To get an understanding of what kind of data is in this file, you can view the **first five entries** in the dataset using the `.head()` function, or the **last five entires** in the dataset using the `.tail()` function:

In [None]:
logging_season_data.tail()

### Exercise: understanding columns

When working with new data, it's important to have a clear understanding of the different pieces of information available to you. 

> **Your task**: look through both the _first_ and _last_ five entiries of the dataset above, and write a sentence to describe the purpose of each column listed below. Often, the name will be descriptive, but in some cases, you will need to look at the values in that column to help your understanding. Your colleague has provided you with some of the descriptions to help you out.  

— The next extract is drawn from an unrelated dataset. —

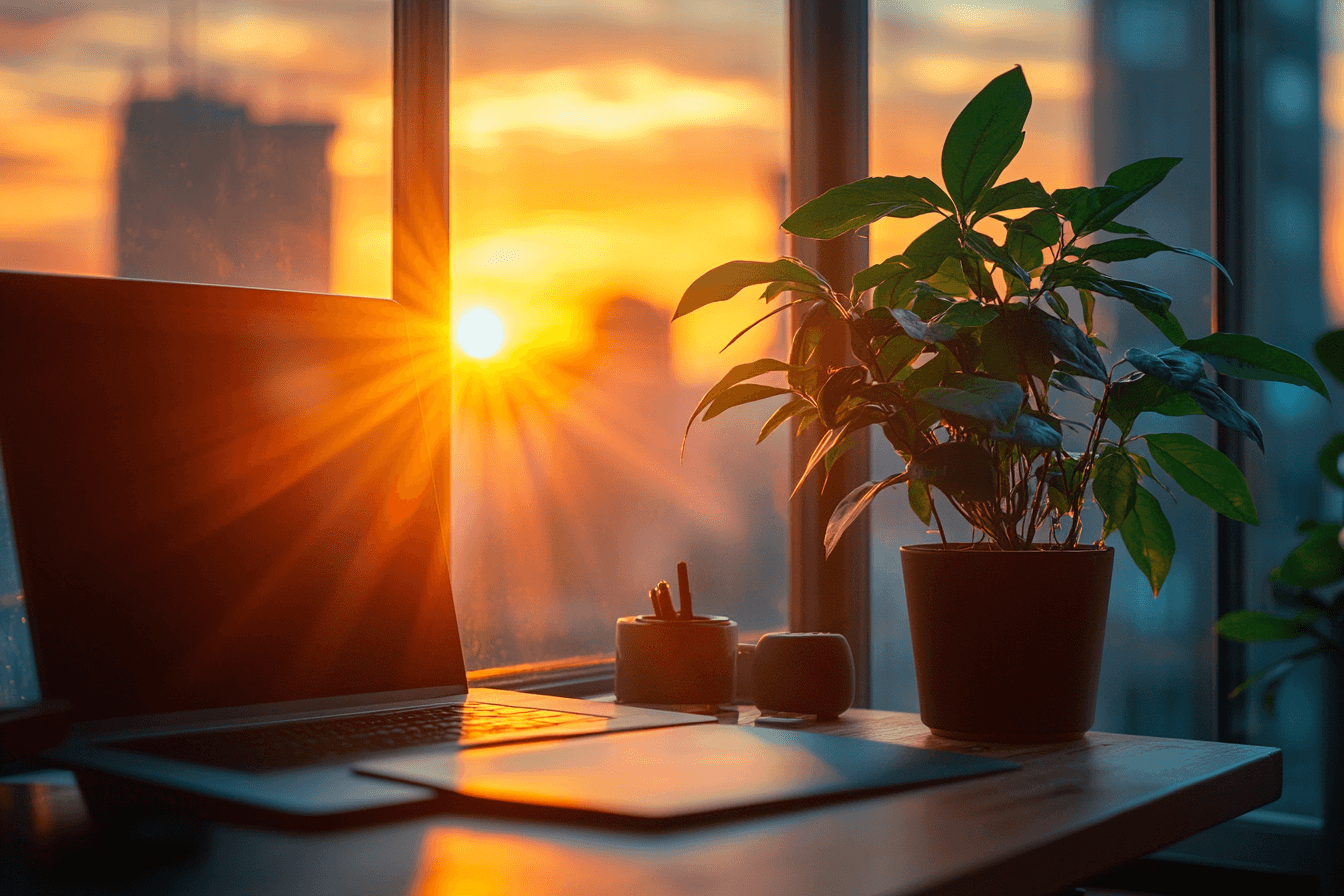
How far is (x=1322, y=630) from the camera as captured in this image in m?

>Double click the text below to add your answers after each column name.

**LOGHISTID**: The unique identifier for each logging event. It is built from other columns, using the following format: FMA/BLOCK/COMPART/COUPENO/SEASON/SECTN_SDE

**COUPEADD**: The unique identifier for each logging coupe. It is built from other columns, using the following format: FMA/BLOCK/COMPART/COUPENO

**SEASON**: The financial year the logging event took place. For example, a logging event happening in the 2019-2020 financial year would have the SEASON code 201920

**STARTDATE**:

**ENDDATE**:

**HECTARES**:

**X_SILVSYS**:

**X_FORETYPE**:


## Clean the data

Your colleagues let you know that the data isn't necessarily complete in some sections. For example, there are some logging events where the start date or end date is missing, which might make it hard to group logging events by year between. Luckily, you can use the SEASON column instead.

The SEASON code's current format isn't very easy to work with, so your colleagues have provided you with some code to extract the first year listed in the SEASON code. This is given as a string (a text label of the year) and an integer (the numeric value of the year). Each will have its own use later on. The code below will identify the starting year in each format, and add two new columns (STARTYEAR_STRING and STARTYEAR_INTEGER) to your table.

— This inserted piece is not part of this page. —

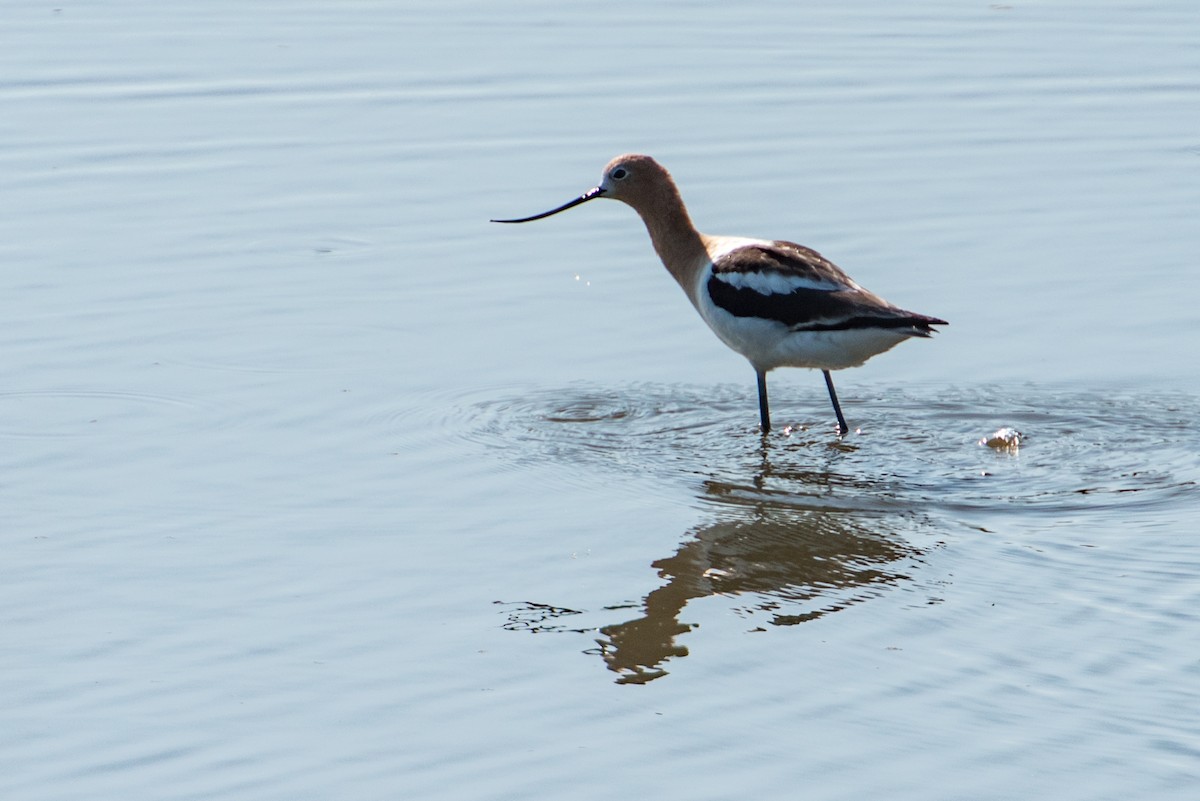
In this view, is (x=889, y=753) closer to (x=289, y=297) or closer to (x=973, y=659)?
(x=973, y=659)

To run the code, click on the next cell, and press `Shift`+`Enter` on your keyboard.

In [None]:
# Create a new column STARTYEAR_STRING, using the first four digits of the SEASON column
logging_season_data.loc[:, "STARTYEAR_STRING"] = logging_season_data.loc[:, "SEASON"].str[0:4]

# Create a new column STARTYEAR_INTEGER, which converts STARTYEAR_STRING to a numerical value
logging_season_data.loc[:, "STARTYEAR_INTEGER"] = logging_season_data.loc[:, "STARTYEAR_STRING"].astype(int)

To see the new columns, you can view the first five entries in the dataset using the `.head()` function:

In [None]:
# View the first five rows of the dataset to see the new columns
logging_season_data.head()

## Filter the data

During the next stage of the analysis, you'll be comparing your selected logging events to satellite imagery. Your colleagues recommend that you use Sentinel-2 imagery, as it is freely available, and has higher resolution than Landsat. The first Sentinel-2 satellite started collecting data over Australia in 2015, with the second satellite joining it in 2017. Once both satellites were operational, they began to collect data over Australia every 3-5 days.

Given this, you decide to filter your dataset to only look at events after both Sentinel-2 satellites began collecting data in 2017.

In [None]:
# Set the value for the starting year
starting_year = 2017

# Identify all rows where the starting year (as an integer) is greater than or equal to the set starting_year
events_post_start_year = (
    logging_season_data.loc[:, "STARTYEAR_INTEGER"] >= starting_year
)

# Create a new table containing only the rows where the logging event occured during or after the starting year
logging_events_for_analysis = logging_season_data.loc[events_post_start_year, :]

# Display the number of logging events remaining
print(
    f"The number of logging events that occur during or after {starting_year} is {len(logging_events_for_analysis)}"
)

### Exercise: Changing the year

You can change the value of the starting year to identify different selections of logging events. 

> **Your task**: edit the `starting_year value` above an rerun the cell to see the number of logging events occuring during and after both 2015 and 2016. Record the number of events for each value of `starting_year` below.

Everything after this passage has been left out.